George Washington Dixon - Dixon in Blackface

Dixon in Blackface

Details about Dixon's childhood are scarce. The record suggests that he was born in Richmond, Virginia, probably in 1801. His parents were working-class folk, perhaps a barber and a washerwoman. He may have been educated at a charity school. Fairly detailed descriptions and portraits of Dixon survive; he had a swarthy complexion and a "splendid head of hair". However, the question of whether he was white or black is an open one. His enemies sometimes called him a "mulatto", a "Negro", or referred to him as "Zip Coon", the name of the black character in one of his songs. However, the weight of evidence suggests that if Dixon did have black ancestry, it was fairly remote.

A newspaper story from 1841 claims that at age 15, Dixon's singing caught the attention of a circus proprietor named West. The man convinced Dixon to join his traveling circus as a stablehand and errand boy. Dixon traveled with this and other circuses for a time, and he appears as a singer and reciter of poems on bills dated from as early as February 1824. By early 1829, he had taken on the epithet "The American Buffo Singer".

Over three days in late July 1829, Dixon performed "Coal Black Rose" in blackface at the Bowery, Chatham Garden, and Park theatres in New York City. The Flash characterized his audience as "crowded galleries and scantily filled boxes"; that is, mostly working-class. On September 24 at the Bowery, Dixon performed Love in a Cloud, a dramatic interpretation of the events described in "Coal Black Rose" and possibly the first blackface farce. These performances proved a hit, and Dixon rose to celebrity, perhaps before any other American blackface performer had done so. On December 14, Dixon's benefit at the Albany Theatre grossed $155.87, the largest take there since the opening night earlier that year.

Dixon performed through 1834, most frequently at New York's three major theatres. In addition to blackface song-and-dance numbers, he did whiteface songs and scenes from popular plays; much of his material was quite challenging. Dixon's fame allowed him to pepper his material with satire and political commentary. On November 25, 1830, he sang before a crowd of 120,000 in Washington, D.C., in support of the July Revolution in France. He began selling a collection of songs and skits he had popularized called Dixon's Oddities in 1830; the book remained in print long after. Dixon mostly played to a working-class audience, including in his repertoire such songs as "The New York Fireman", which compared firefighters to the American Founding Fathers. Oratory made up another facet of his act; on December 4, 1832, the Baltimore Patriot reported that Dixon would read an address from the President at the Front Street Theatre.
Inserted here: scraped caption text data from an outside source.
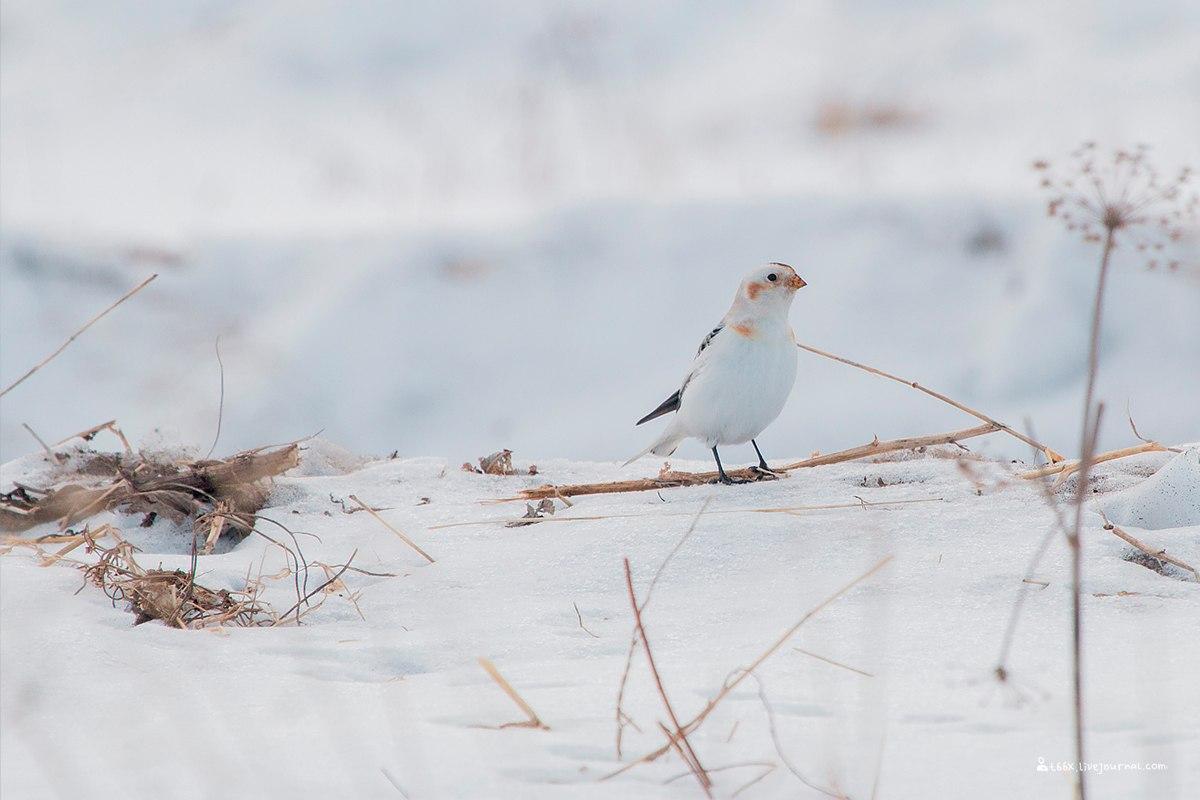 Птицы челябинской области, щур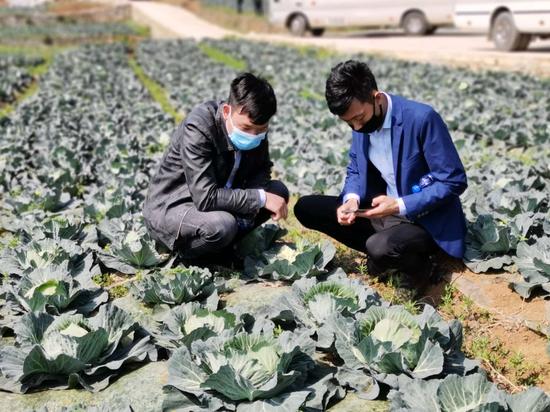 参加产销对接会的客商查看蔬菜生长情况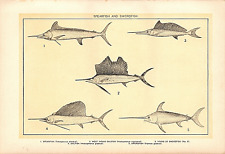 "1902 Antique Print Spearfish Swordfish Maritime 10X6"" Dodd Mead & Co."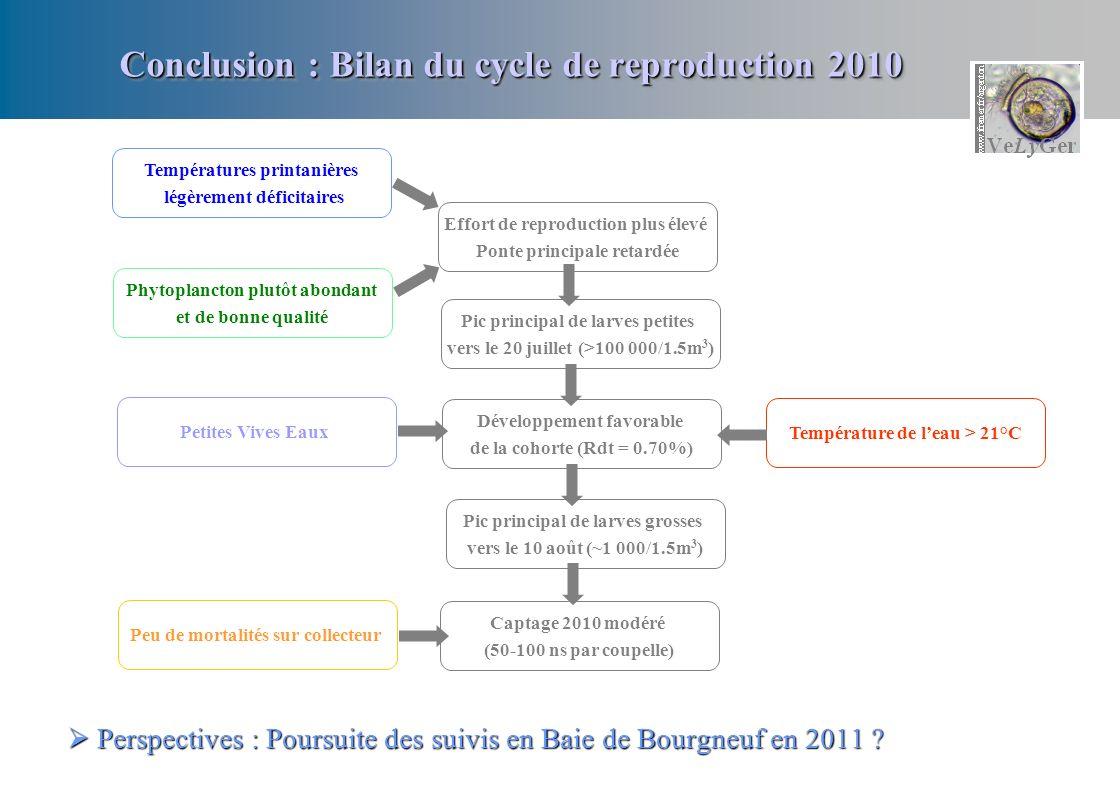 Conclusion : Bilan du cycle de reproduction 2010 Perspectives : Poursuite des suivis en Baie de Bourgneuf en 2011 .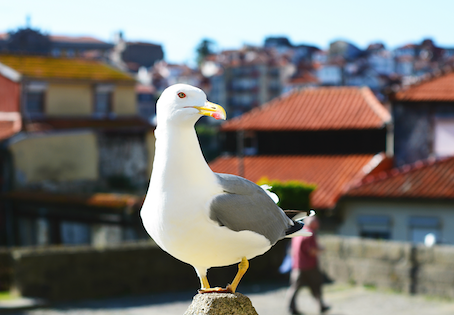 Learn the Names of 100 Animals in Portuguese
In 1833, he started a small newspaper called the Stonington Cannon. However, the publication saw little success, and by January 1834, he was performing again, now with new talents, such as ventriloquism. Dixon seemed untarnished by his yearlong hiatus. Reviews said that "his voice seems formed of the music itself— 'it thrills, it animates' . . . ." The Telegraph wrote,

Few Melodists have gained more celebrity or been so universally admired, . . . The many effusions from the pen of this gentleman independent of his vocal powers, is sufficient proof of his being a man of considerable talent and originality—you should hear him sing his national air "on a wing that beamed in glory" unnecessary for us to enlarge on his merits as a vocalist—for his Melodies display a feeling of Patriotism which attracts the attention of every beholder.
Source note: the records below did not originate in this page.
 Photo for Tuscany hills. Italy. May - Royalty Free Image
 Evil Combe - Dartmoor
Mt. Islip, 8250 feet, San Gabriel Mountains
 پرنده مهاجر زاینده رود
In March, Dixon performed "Zip Coon" for the first time. Although Dixon had previously sung "Long Tail Blue", another racist tale about a black "dandy" trying to fit into Northern white society, "Zip Coon" garnered acclaim and quickly became an audience favorite and Dixon's trademark tune. He later claimed to have written the song, although others performed it before him, so this seems unlikely. Dixon accompanied his singing with an earthy jig.
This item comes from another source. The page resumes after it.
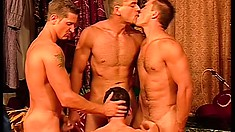 Dreamy studs in an all male harem keep each other's bodies in shape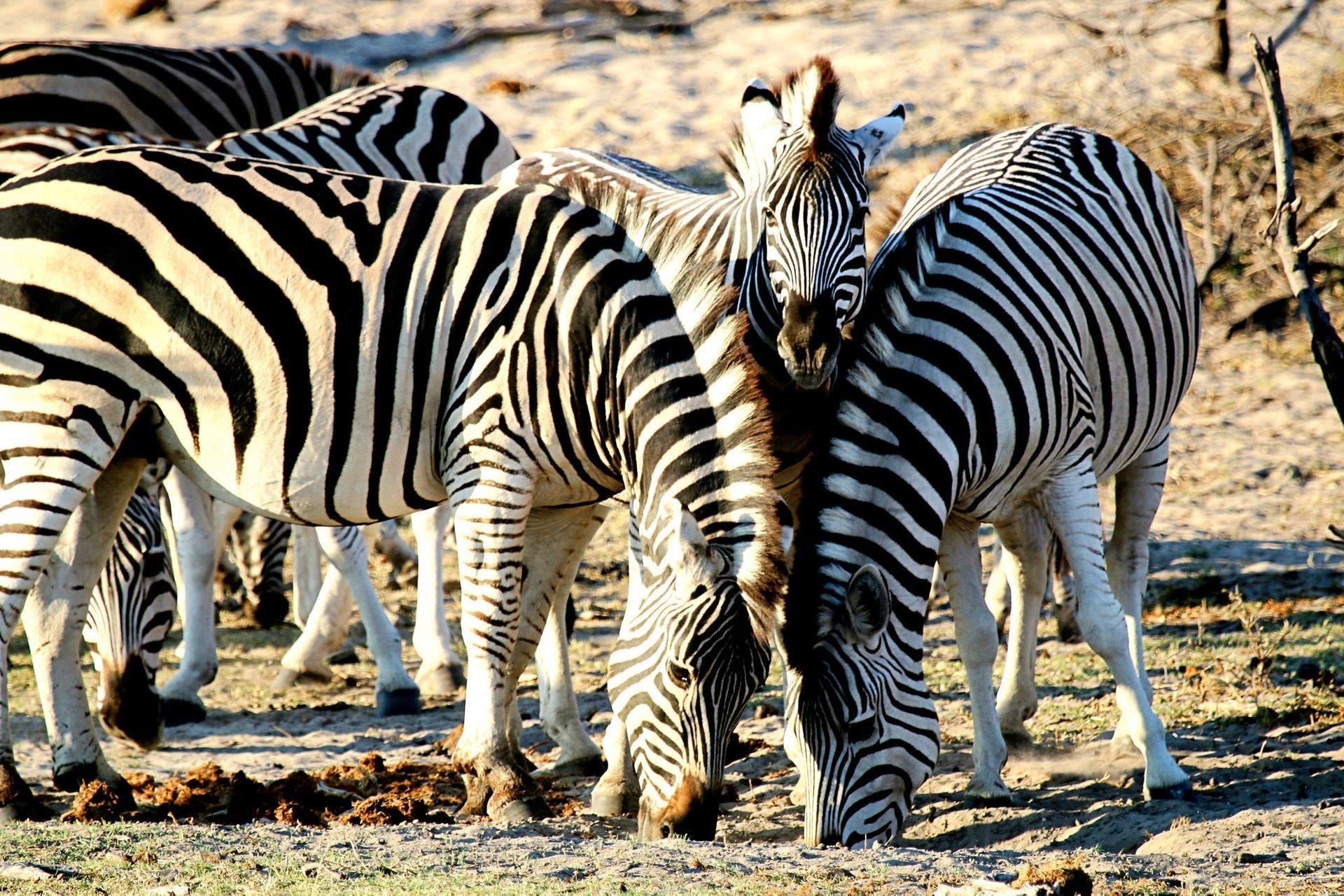 African Zebras in Botswana 2020 - Best Time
On July 7, the Farren Riots erupted. Young men in New York City targeted the homes, businesses, churches, and institutions of black New Yorkers and abolitionists. On the night of July 9, the mob stormed the Bowery Theatre. Manager Thomas S. Hamblin failed to quell them, and actor Edwin Forrest did not meet their expectations when they ordered him to perform. According to the New York Sun:

Mr. Dixon, the singer (an American,) now made his appearance. "Let us have Zip Coon," exclaimed a thousand voices. The singer gave them their favorite song, amidst peals of laughter,—and his Honor the Mayor, who as the old woman said of her husband, is a "good-natured, easy fellow," made his appearance, delivered a short speech, made a low bow, and went out. Dixon, who had produced such amazing good nature with "Zip Coon," next addressed them—and they soon quietly dispersed.